(Dataset records)
-- START --

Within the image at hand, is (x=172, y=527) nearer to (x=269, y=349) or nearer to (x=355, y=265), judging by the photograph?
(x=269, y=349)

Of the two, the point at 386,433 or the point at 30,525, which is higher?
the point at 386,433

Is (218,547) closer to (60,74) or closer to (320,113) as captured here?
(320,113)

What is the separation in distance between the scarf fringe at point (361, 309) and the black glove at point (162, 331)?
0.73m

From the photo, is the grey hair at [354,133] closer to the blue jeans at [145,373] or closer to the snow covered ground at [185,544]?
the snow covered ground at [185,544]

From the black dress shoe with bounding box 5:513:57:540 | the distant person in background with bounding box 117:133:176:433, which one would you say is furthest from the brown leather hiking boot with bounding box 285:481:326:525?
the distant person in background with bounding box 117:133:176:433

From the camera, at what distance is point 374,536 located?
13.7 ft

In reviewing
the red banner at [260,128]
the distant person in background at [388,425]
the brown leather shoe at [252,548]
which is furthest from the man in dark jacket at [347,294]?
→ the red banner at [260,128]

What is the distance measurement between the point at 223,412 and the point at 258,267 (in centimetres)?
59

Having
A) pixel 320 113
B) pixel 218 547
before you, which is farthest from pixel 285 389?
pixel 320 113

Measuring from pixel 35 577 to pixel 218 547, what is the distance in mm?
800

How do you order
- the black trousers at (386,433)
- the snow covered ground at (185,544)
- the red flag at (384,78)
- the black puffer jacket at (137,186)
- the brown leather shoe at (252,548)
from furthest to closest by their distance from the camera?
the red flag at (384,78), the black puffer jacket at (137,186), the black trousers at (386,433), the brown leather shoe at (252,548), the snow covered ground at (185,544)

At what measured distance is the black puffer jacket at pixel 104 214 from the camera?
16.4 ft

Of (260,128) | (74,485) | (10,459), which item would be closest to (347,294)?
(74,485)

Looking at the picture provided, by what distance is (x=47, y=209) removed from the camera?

-- END --

Instructions to follow
Reproduce verbatim the data from the line containing "Of (260,128) |" through the final line of the data, with both ends included.

Expected output
Of (260,128) | (74,485) | (10,459), which item would be closest to (347,294)?
(74,485)

Looking at the picture provided, by what distance is (x=47, y=209) removed from the camera?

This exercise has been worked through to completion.